Stealing AI Model Weights Through Covert Communication Channels
Valentin Barbaza , Alan Rodrigo Diaz-Rizo , Hassan Aboushady , Spyridon Raptis , Haralampos-G. Stratigopoulos
Published on arXiv
2510.00151
Model Theft
OWASP ML Top 10 — ML05
Key Finding
Successfully reconstructed complete weight matrices of four diverse AI models with preserved functional accuracy, validating practical model theft via hardware Trojan covert channel on real hardware
AI models are often regarded as valuable intellectual property due to the high cost of their development, the competitive advantage they provide, and the proprietary techniques involved in their creation. As a result, AI model stealing attacks pose a serious concern for AI model providers. In this work, we present a novel attack targeting wireless devices equipped with AI hardware accelerators. The attack unfolds in two phases.
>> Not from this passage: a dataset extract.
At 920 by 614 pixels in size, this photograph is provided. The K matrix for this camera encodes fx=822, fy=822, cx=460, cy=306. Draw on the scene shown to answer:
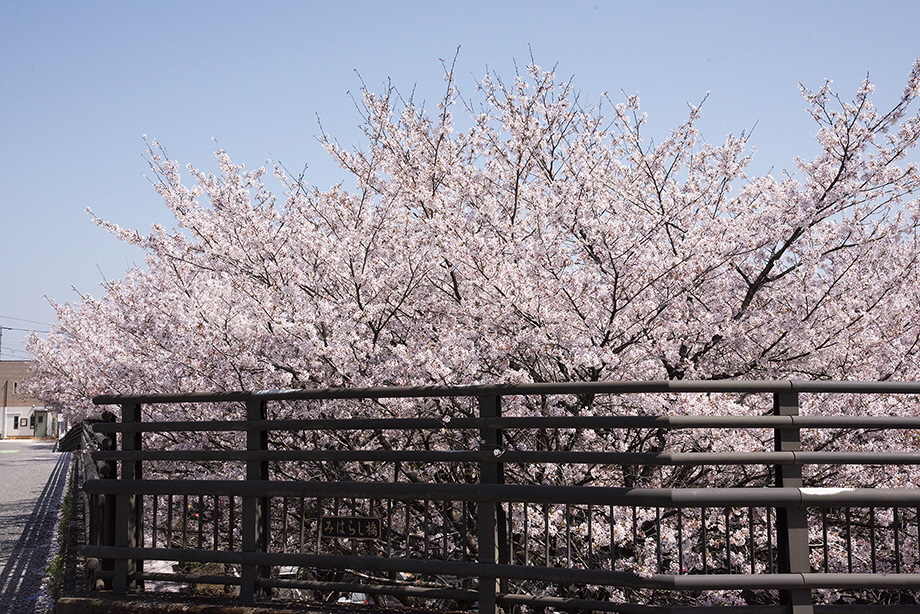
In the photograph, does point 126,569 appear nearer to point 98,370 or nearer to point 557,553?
point 557,553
In the first phase, the victim's device is compromised with a hardware Trojan (HT) designed to covertly leak model weights through a hidden communication channel, without the victim realizing it. In the second phase, the adversary uses a nearby wireless device to intercept the victim's transmission frames during normal operation and incrementally reconstruct the complete weight matrix. The proposed attack is agnostic to both the AI model architecture and the hardware accelerator used. We validate our approach through a hardware-based demonstration involving four diverse AI models of varying types and sizes. We detail the design of the HT and the covert channel, highlighting their stealthy nature. Additionally, we analyze the impact of bit error rates on the reception and propose an error mitigation technique. The effectiveness of the attack is evaluated based on the accuracy of the reconstructed models with stolen weights and the time required to extract them. Finally, we explore potential defense mechanisms.
Key Contributions
- Two-phase attack combining hardware Trojan implantation with wireless frame interception to incrementally reconstruct complete AI model weight matrices
- Architecture-agnostic covert channel design that embeds model weights into normal wireless transmission frames without alerting the victim
- Bit error rate analysis and error mitigation technique for reliable weight reconstruction over a wireless covert channel
🛡️ Threat Analysis
Primary contribution is stealing AI model weights (intellectual property) using a hardware Trojan as a covert exfiltration mechanism — this is model theft via a hardware-based side/covert channel, matching the 'side-channel attacks to extract model parameters' criterion under ML05.